John Wilkes Booth Escape Route Tour
We are the only company that delivers a private John Wilkes Booth Escape Route Tour! Your guide is a Lincoln Assassination historian and expert on all of Booth and Herold’s haunts along their flight path. This is an intimate tour for up to six of your friends or family. This experiential tour for is a must for Lincoln assassination buffs or those with an interest in Civil War history. Experience the full story!
Chase John Wilkes Booth and his accomplice David Herold on their flight from Washington City and pursuing Federal manhunt. Begin the day with pickup by luxury car at your lodging location. Your journey will begin at Ford’s Theatre. The flight continues as we visit Surratt’s Tavern and discover where Booth hid his weapons. If lunch during the day is desired, we recommend The New York Italian Deli where tasty sandwiches can be enjoyed for take away. We will then navigate to Dr. Mudd’s Home for a guided tour of the farm house where Booth had his broken leg set hours after the assassination.

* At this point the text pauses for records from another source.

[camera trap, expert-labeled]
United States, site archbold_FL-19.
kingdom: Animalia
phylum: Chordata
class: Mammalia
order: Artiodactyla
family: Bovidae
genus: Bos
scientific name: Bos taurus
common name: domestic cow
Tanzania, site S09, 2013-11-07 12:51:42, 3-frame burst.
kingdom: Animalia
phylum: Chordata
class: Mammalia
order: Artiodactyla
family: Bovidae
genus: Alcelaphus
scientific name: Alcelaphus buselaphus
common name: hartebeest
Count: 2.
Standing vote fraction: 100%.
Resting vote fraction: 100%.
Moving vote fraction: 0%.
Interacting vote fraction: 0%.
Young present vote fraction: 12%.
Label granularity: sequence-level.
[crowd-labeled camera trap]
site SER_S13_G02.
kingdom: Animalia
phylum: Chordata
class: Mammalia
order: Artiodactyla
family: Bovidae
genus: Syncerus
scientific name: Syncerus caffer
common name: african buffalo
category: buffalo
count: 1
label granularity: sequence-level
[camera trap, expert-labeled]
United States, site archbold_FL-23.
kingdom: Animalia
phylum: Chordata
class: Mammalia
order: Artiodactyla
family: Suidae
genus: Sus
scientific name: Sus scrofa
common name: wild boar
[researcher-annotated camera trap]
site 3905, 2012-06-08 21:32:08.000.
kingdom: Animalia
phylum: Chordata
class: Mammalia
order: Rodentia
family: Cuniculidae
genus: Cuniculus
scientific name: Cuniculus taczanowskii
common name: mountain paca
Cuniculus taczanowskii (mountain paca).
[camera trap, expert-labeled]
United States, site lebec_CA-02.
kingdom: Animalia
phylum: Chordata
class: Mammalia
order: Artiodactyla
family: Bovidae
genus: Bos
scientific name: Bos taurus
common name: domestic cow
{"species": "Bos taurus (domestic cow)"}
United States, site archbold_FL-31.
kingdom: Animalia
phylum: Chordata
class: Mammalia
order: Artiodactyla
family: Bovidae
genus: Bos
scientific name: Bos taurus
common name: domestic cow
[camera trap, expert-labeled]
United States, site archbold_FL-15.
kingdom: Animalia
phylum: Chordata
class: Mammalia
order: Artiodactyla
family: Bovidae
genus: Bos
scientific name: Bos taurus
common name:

As time allows, we continue to Rich Hill, where Samuel Cox hid them in a nearby Pine Thicket for several days. There they met Thomas Jones who delivered them food and newspapers until he secreted them to the riverbank at night to attempt a crossing into Virginia. Escape haunts in the northern neck of Virginia, including the site of their capture will be investigated. At the end of the manhunt, we recommend a stop at Horne’s for a dish of Hershey’s ice cream before heading back to Washington City.
Fun Fact!: Everton Conger, the leader of the 16th New York cavalry detachment who found Booth, has earlier been nursed to health from a war wound by Clara Barton. Barton moved to Europe after the war and there in 1870 learned of the International Red Cross based on the Geneva Treaty. She returned and tirelessly worked to gather support for ratification of the Geneva Treaty most conspicuously with Conger’s brother, Congressman Omar Conger. Congressman Conger was skeptical of the Geneva Treaty but warmed to it when Barton told him of the care she rendered her brother in the late war. The American Red Cross was established at Congressman Conger’s home in Washington, Articles of Incorporation submitted on October 1, 1881, and recorded on October 7, 1881 by the city’s Recorder of Deeds – Frederick Douglass.
Due to distance between waypoints of the Booth Escape Tour, the length of the tour averages 8 ½ hours.